▶ **DESCRIPTION OF THE TASK**
Rewrite every item below with "captured frame" swapped for "captured scene", keeping everything else the same.

▶ **Stored items**
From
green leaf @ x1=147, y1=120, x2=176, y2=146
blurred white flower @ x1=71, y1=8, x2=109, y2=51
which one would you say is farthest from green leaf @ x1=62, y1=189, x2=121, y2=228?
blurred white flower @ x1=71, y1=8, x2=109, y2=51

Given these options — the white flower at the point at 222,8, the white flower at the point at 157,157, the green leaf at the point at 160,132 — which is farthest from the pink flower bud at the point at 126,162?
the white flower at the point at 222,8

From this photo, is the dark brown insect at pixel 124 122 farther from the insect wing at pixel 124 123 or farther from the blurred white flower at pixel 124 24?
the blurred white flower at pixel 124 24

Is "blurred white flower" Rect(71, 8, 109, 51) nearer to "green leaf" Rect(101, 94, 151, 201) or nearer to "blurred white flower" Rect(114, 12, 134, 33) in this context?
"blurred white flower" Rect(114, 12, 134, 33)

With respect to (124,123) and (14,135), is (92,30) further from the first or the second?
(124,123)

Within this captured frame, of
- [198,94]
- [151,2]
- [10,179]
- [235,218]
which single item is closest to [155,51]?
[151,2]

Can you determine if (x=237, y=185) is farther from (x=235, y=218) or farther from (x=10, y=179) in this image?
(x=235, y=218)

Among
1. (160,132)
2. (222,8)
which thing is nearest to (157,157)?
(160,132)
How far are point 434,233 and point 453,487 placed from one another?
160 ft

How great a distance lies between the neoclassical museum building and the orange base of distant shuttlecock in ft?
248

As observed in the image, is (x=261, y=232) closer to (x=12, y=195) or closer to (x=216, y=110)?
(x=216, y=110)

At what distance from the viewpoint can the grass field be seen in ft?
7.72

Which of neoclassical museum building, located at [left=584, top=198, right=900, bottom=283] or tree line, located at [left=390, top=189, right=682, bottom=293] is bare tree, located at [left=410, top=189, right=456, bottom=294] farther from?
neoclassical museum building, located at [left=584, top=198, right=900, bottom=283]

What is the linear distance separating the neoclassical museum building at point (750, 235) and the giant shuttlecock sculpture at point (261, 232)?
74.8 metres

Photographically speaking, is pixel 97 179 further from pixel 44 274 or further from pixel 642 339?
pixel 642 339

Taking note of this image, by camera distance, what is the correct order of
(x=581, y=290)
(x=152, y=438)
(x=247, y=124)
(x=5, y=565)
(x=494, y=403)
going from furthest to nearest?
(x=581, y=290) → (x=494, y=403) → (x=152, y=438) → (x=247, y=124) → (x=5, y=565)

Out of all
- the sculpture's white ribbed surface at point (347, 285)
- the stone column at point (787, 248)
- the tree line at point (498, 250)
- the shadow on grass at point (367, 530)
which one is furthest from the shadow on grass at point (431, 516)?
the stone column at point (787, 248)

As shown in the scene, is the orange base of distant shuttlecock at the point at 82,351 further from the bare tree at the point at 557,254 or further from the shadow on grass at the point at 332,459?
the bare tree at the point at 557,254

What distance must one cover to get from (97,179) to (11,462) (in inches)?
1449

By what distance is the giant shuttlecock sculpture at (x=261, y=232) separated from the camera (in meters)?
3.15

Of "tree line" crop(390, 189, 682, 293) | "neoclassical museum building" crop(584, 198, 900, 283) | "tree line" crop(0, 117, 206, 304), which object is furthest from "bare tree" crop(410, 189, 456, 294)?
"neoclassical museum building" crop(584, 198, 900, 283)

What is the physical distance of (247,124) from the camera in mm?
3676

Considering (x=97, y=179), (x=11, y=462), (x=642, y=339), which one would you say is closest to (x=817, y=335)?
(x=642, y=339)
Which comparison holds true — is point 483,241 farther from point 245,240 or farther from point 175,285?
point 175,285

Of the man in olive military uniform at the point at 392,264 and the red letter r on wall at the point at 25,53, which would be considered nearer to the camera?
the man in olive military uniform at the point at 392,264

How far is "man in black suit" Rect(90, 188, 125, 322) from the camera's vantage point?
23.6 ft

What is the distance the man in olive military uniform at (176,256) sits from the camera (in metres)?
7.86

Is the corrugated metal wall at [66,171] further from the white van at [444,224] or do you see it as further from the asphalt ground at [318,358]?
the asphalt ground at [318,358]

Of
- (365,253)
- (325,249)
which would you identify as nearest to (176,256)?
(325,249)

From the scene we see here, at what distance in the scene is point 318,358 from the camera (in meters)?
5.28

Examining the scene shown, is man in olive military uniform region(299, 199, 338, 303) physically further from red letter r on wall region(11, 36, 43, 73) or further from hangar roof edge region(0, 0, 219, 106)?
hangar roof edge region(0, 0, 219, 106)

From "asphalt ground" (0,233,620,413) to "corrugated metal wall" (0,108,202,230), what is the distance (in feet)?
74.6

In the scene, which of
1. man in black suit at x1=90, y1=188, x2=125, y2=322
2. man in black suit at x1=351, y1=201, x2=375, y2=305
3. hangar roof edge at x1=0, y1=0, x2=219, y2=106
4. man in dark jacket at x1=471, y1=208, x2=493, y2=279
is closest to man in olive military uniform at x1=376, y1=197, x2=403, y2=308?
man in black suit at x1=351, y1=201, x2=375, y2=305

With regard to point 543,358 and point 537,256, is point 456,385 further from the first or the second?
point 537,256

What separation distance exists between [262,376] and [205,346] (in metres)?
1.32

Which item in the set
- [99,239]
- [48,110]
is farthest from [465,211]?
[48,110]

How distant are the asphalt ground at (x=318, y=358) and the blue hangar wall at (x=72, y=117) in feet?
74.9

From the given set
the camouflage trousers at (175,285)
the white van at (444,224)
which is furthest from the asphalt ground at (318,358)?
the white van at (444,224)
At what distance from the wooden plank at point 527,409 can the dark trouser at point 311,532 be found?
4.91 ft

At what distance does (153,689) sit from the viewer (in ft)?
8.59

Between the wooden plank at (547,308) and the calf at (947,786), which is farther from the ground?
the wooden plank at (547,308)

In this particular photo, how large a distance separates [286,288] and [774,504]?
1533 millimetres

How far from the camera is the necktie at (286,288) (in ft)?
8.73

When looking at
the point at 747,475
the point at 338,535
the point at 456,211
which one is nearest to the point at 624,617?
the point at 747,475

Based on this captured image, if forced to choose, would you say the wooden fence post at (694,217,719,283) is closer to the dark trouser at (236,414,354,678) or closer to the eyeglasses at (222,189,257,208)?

▶ **EXERCISE OUTPUT**
From
green leaf @ x1=147, y1=120, x2=176, y2=146
blurred white flower @ x1=71, y1=8, x2=109, y2=51
which one would you say is farthest from green leaf @ x1=62, y1=189, x2=121, y2=228?
blurred white flower @ x1=71, y1=8, x2=109, y2=51

Given these options — the white flower at the point at 222,8, the white flower at the point at 157,157, the green leaf at the point at 160,132 — which is farthest from the pink flower bud at the point at 126,162?
the white flower at the point at 222,8

From this photo, is the dark brown insect at pixel 124 122 farther from the insect wing at pixel 124 123 or farther from the blurred white flower at pixel 124 24?
the blurred white flower at pixel 124 24

Is "blurred white flower" Rect(71, 8, 109, 51) nearer to "green leaf" Rect(101, 94, 151, 201) or nearer to "blurred white flower" Rect(114, 12, 134, 33) in this context?
"blurred white flower" Rect(114, 12, 134, 33)

With respect to (124,123) and (14,135), is (92,30) further from the first or the second?
(124,123)

Within this captured scene, of
- [198,94]
- [151,2]
- [10,179]
- [235,218]
which single item is closest to [155,51]?
[151,2]

Can you determine if (x=237, y=185) is farther from (x=235, y=218) or farther from (x=10, y=179) in this image?
(x=235, y=218)

Among
1. (160,132)
2. (222,8)
which thing is nearest to (157,157)?
(160,132)
How far are point 434,233 and point 453,487 placed from one another?
160 ft

How great a distance lies between the neoclassical museum building and the orange base of distant shuttlecock in ft?
248

As observed in the image, is (x=261, y=232) closer to (x=12, y=195) or closer to (x=216, y=110)?
(x=216, y=110)

At what distance from the viewpoint can the grass field be seen in ft?
7.72

Which of neoclassical museum building, located at [left=584, top=198, right=900, bottom=283] or tree line, located at [left=390, top=189, right=682, bottom=293] is bare tree, located at [left=410, top=189, right=456, bottom=294] farther from?
neoclassical museum building, located at [left=584, top=198, right=900, bottom=283]

What is the linear distance separating the neoclassical museum building at point (750, 235) and the giant shuttlecock sculpture at point (261, 232)?
74.8 metres

Photographically speaking, is pixel 97 179 further from pixel 44 274 or further from pixel 642 339?
pixel 642 339

Taking note of this image, by camera distance, what is the correct order of
(x=581, y=290)
(x=152, y=438)
(x=247, y=124)
(x=5, y=565)
(x=494, y=403)
going from furthest to nearest?
(x=581, y=290) → (x=494, y=403) → (x=152, y=438) → (x=247, y=124) → (x=5, y=565)

Out of all
- the sculpture's white ribbed surface at point (347, 285)
- the stone column at point (787, 248)
- the tree line at point (498, 250)
- the shadow on grass at point (367, 530)
which one is furthest from the shadow on grass at point (431, 516)?
the stone column at point (787, 248)

As shown in the scene, is the orange base of distant shuttlecock at the point at 82,351 further from the bare tree at the point at 557,254 or further from the shadow on grass at the point at 332,459?
the bare tree at the point at 557,254

What distance must one cover to get from (97,179) to (11,462) (in inches)?
1449

By what distance is the giant shuttlecock sculpture at (x=261, y=232) separated from the camera (in meters)?
3.15

Of "tree line" crop(390, 189, 682, 293) | "neoclassical museum building" crop(584, 198, 900, 283) | "tree line" crop(0, 117, 206, 304), which object is furthest from "bare tree" crop(410, 189, 456, 294)?
"neoclassical museum building" crop(584, 198, 900, 283)

What is the physical distance of (247,124) from the camera in mm?
3676

Considering (x=97, y=179), (x=11, y=462), (x=642, y=339), which one would you say is closest to (x=817, y=335)?
(x=642, y=339)
Which comparison holds true — is point 483,241 farther from point 245,240 or farther from point 175,285?
point 175,285

Of the man in olive military uniform at the point at 392,264 and the red letter r on wall at the point at 25,53, which would be considered nearer to the camera?
the man in olive military uniform at the point at 392,264

How far is "man in black suit" Rect(90, 188, 125, 322) from the camera's vantage point?
23.6 ft

What is the distance the man in olive military uniform at (176,256) sits from the camera (in metres)?
7.86

Is the corrugated metal wall at [66,171] further from the white van at [444,224] or do you see it as further from the asphalt ground at [318,358]?
the asphalt ground at [318,358]

Of
- (365,253)
- (325,249)
which would you identify as nearest to (176,256)?
(325,249)

From the scene we see here, at what distance in the scene is point 318,358 from the camera (in meters)?
5.28

Examining the scene shown, is man in olive military uniform region(299, 199, 338, 303) physically further from red letter r on wall region(11, 36, 43, 73) or further from hangar roof edge region(0, 0, 219, 106)?
hangar roof edge region(0, 0, 219, 106)

From "asphalt ground" (0,233,620,413) to "corrugated metal wall" (0,108,202,230), what is the distance (in feet)?
74.6

In the scene, which of
1. man in black suit at x1=90, y1=188, x2=125, y2=322
2. man in black suit at x1=351, y1=201, x2=375, y2=305
3. hangar roof edge at x1=0, y1=0, x2=219, y2=106
4. man in dark jacket at x1=471, y1=208, x2=493, y2=279
is closest to man in olive military uniform at x1=376, y1=197, x2=403, y2=308?
man in black suit at x1=351, y1=201, x2=375, y2=305

With regard to point 543,358 and point 537,256, is point 456,385 further from the first or the second?
point 537,256

What separation distance exists between [262,376] and [205,346] (in metres)?
1.32

Which item in the set
- [99,239]
- [48,110]
is farthest from [465,211]?
[48,110]

How distant are the asphalt ground at (x=318, y=358) and the blue hangar wall at (x=72, y=117) in feet?
74.9

From the given set
the camouflage trousers at (175,285)
the white van at (444,224)
which is furthest from the asphalt ground at (318,358)?
the white van at (444,224)
At what distance from the wooden plank at point 527,409 can the dark trouser at point 311,532 be found?
4.91 ft

At what distance does (153,689) sit from the viewer (in ft)?
8.59

Between the wooden plank at (547,308) and the calf at (947,786), which is farther from the ground?
the wooden plank at (547,308)

In this particular photo, how large a distance separates [286,288] and [774,504]?
1533 millimetres

How far from the camera is the necktie at (286,288) (in ft)?
8.73

When looking at
the point at 747,475
the point at 338,535
the point at 456,211
which one is nearest to the point at 624,617?
the point at 747,475

Based on this captured image, if forced to choose, would you say the wooden fence post at (694,217,719,283) is closer to the dark trouser at (236,414,354,678) or closer to the eyeglasses at (222,189,257,208)?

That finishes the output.